Problem requirements: A word-for-word copy of the records is needed, with every picture left out.

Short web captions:
_ _ _

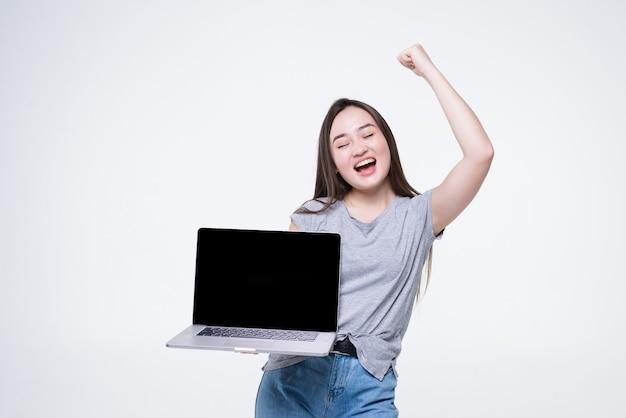 Portrait d'une jeune femme asiatique joyeuse pointant le doigt sur un ordinateur portable à écran blanc isolé sur un mur blanc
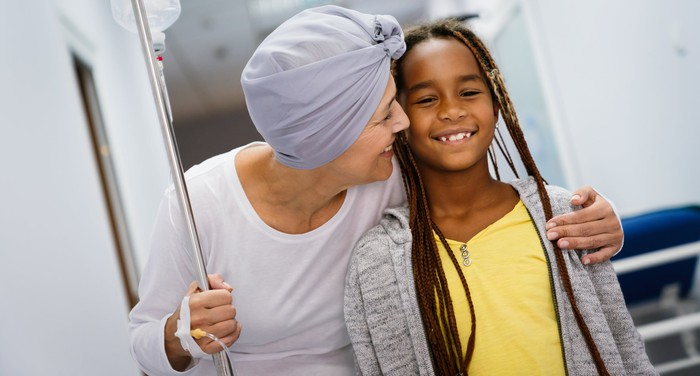 Cancer patient with IV smiling with child.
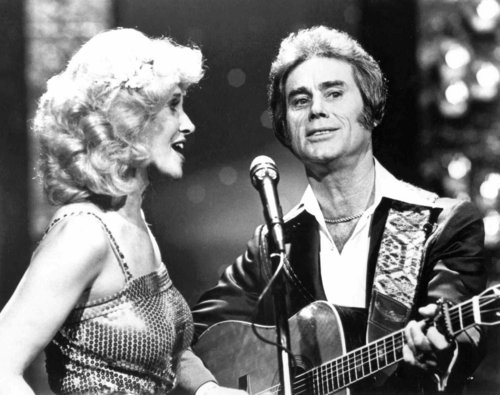 """FILE - In this undated photo, Tammy Wynette, left, sings with George Jones in Nashville.   Jones, the peerless, hard-living country singer who recorded dozens of hits about good times and regrets and peaked with the heartbreaking classic """"He Stopped Loving Her Today,"""" has died. He was 81. Jones died Friday, April 26, 2013 at Vanderbilt University Medical Center in Nashville after being hospitalized with fever and irregular blood pressure, according to his publicist Kirt Webster. (AP Photo/The Tennessean)"""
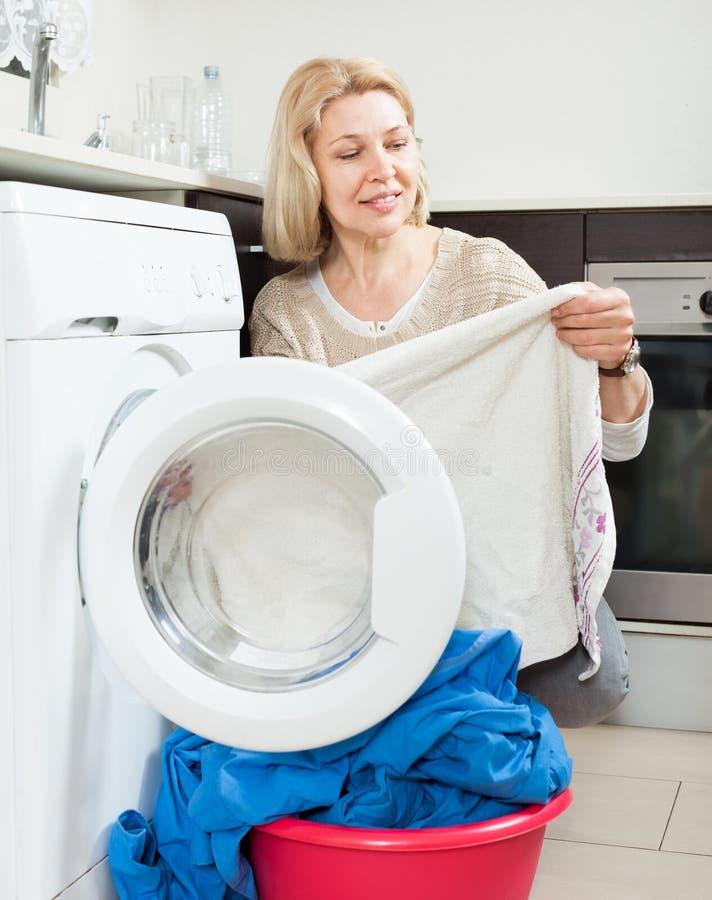 Пожилая женщина делая прачечную с стиральной машиной стоковые изображения rf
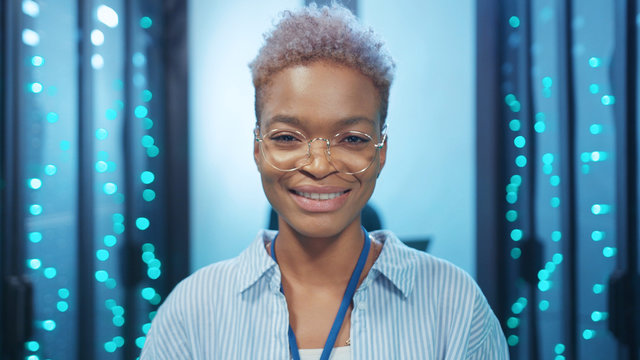 Attractive positive african female IT specialist wearing glasses smiling while working in digital rack server room in modern data center. Professional woman at work.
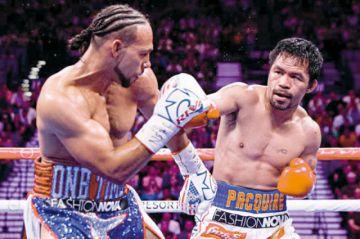 Pacquiao ganó la corona welter con 40 años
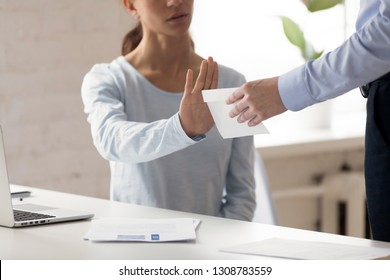 Woman sitting at workplace refuse money in the envelope offered by dishonest man, want to bribe employee for receiving something in exchange, cropped close up view. Anti bribery and corruption concept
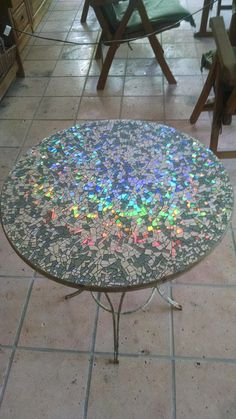 I made a mosaic table top with broken CDs! Completing it before Christmas is my . I made a mosaic table top with broken CDs! Completing it before Christmas is my little present for me. Cd Mosaic, Mosaic Garden, Mosaic Crafts, Mosaic Projects, Mosaic Mirrors, Mosaic Ideas, Craft Projects, At Home Projects, Craft Ideas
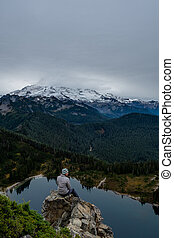 Woman Sits on Rock Ledge on Tolmie Peak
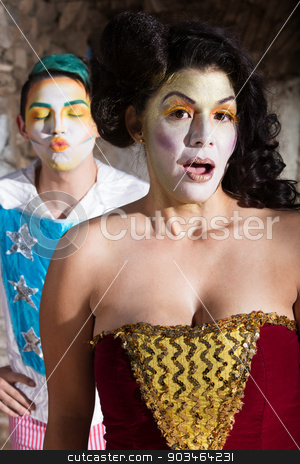 Embarrassed Female Clown stock photo, Embarrassed female cirque clown and man blowing kisses by Scott Griessel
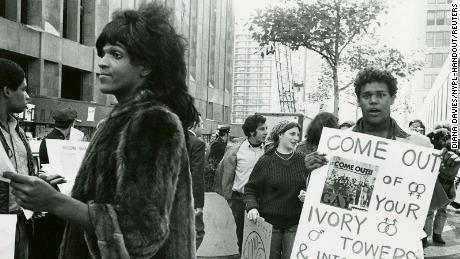 Marsha P. Johnson handing out flyers in support of gay students at New York University in 1970.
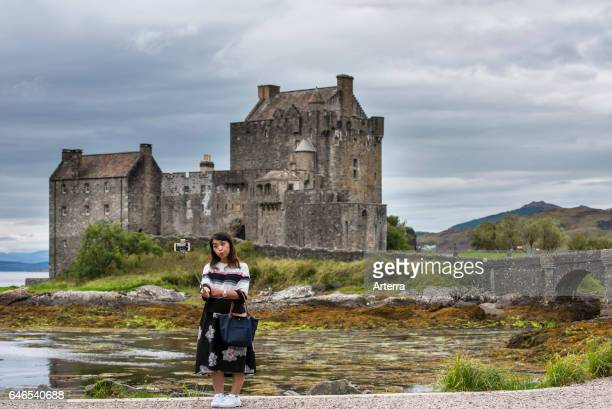 Asian tourist taking selfie with smartphone camera on selfie stick in front of Eilean Donan Castle in Loch Duich Ross and Cromarty Western Highlands...
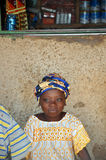 African little girl in a market. An African little girl sitting outside a shop in a market Royalty Free Stock Photos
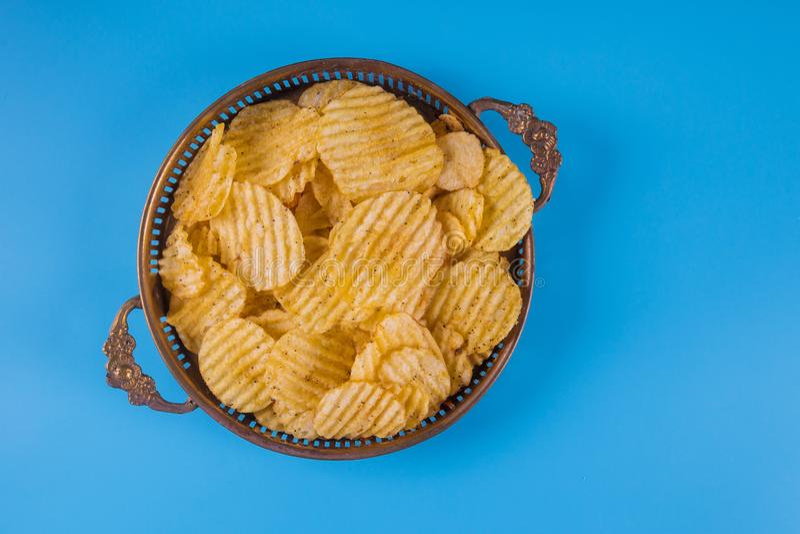 Τσιπ πατατών στα ασημένια κύπελλα στο μπλε στοκ εικόνα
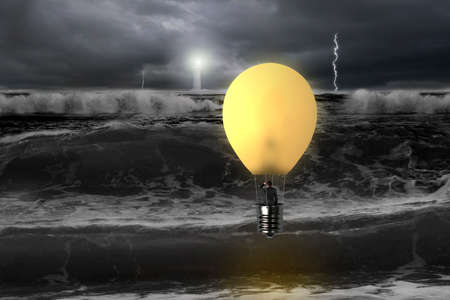 Man taking glowing lamp balloon with dramatic ocean, lightning and lighthouse , dangerous situation photo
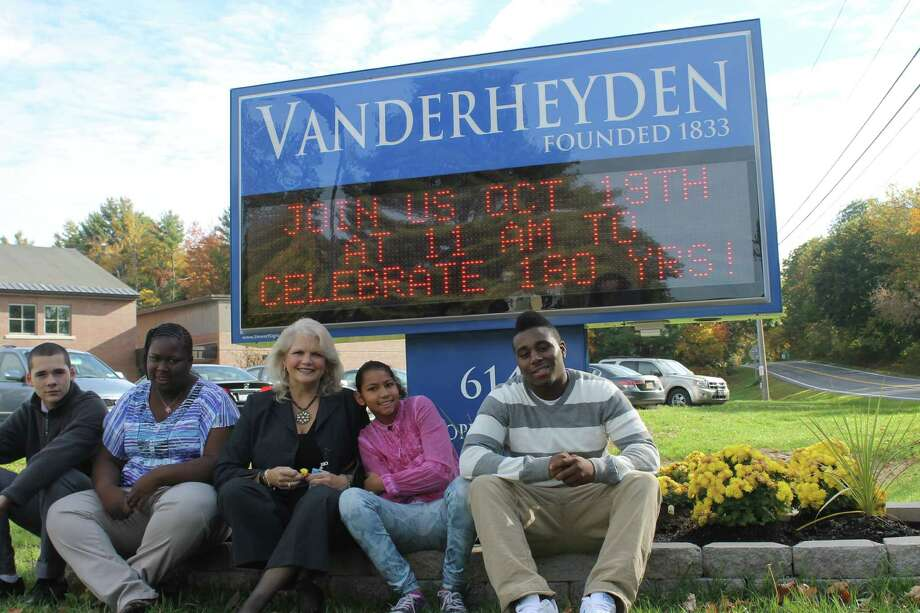 Vanderheyden president and CEO Karen Carpenter Palumbo, center, poses in front of the nonprofit's new sign on Cooper Hill Road in Wynantskill with students (from left) Ben, Natiya, Dorothy and Donell. (Jennifer Patterson/Times Union)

_ _ _

Exercise response:
 Portrait d'une jeune femme asiatique joyeuse pointant le doigt sur un ordinateur portable à écran blanc isolé sur un mur blanc
 Cancer patient with IV smiling with child.
 """FILE - In this undated photo, Tammy Wynette, left, sings with George Jones in Nashville.   Jones, the peerless, hard-living country singer who recorded dozens of hits about good times and regrets and peaked with the heartbreaking classic """"He Stopped Loving Her Today,"""" has died. He was 81. Jones died Friday, April 26, 2013 at Vanderbilt University Medical Center in Nashville after being hospitalized with fever and irregular blood pressure, according to his publicist Kirt Webster. (AP Photo/The Tennessean)"""
 Пожилая женщина делая прачечную с стиральной машиной стоковые изображения rf
 Attractive positive african female IT specialist wearing glasses smiling while working in digital rack server room in modern data center. Professional woman at work.
 Pacquiao ganó la corona welter con 40 años
 Woman sitting at workplace refuse money in the envelope offered by dishonest man, want to bribe employee for receiving something in exchange, cropped close up view. Anti bribery and corruption concept
 I made a mosaic table top with broken CDs! Completing it before Christmas is my . I made a mosaic table top with broken CDs! Completing it before Christmas is my little present for me. Cd Mosaic, Mosaic Garden, Mosaic Crafts, Mosaic Projects, Mosaic Mirrors, Mosaic Ideas, Craft Projects, At Home Projects, Craft Ideas
 Woman Sits on Rock Ledge on Tolmie Peak
 Embarrassed Female Clown stock photo, Embarrassed female cirque clown and man blowing kisses by Scott Griessel
 Marsha P. Johnson handing out flyers in support of gay students at New York University in 1970.
 Asian tourist taking selfie with smartphone camera on selfie stick in front of Eilean Donan Castle in Loch Duich Ross and Cromarty Western Highlands...
 African little girl in a market. An African little girl sitting outside a shop in a market Royalty Free Stock Photos
 Τσιπ πατατών στα ασημένια κύπελλα στο μπλε στοκ εικόνα
 Man taking glowing lamp balloon with dramatic ocean, lightning and lighthouse , dangerous situation photo
 Vanderheyden president and CEO Karen Carpenter Palumbo, center, poses in front of the nonprofit's new sign on Cooper Hill Road in Wynantskill with students (from left) Ben, Natiya, Dorothy and Donell. (Jennifer Patterson/Times Union)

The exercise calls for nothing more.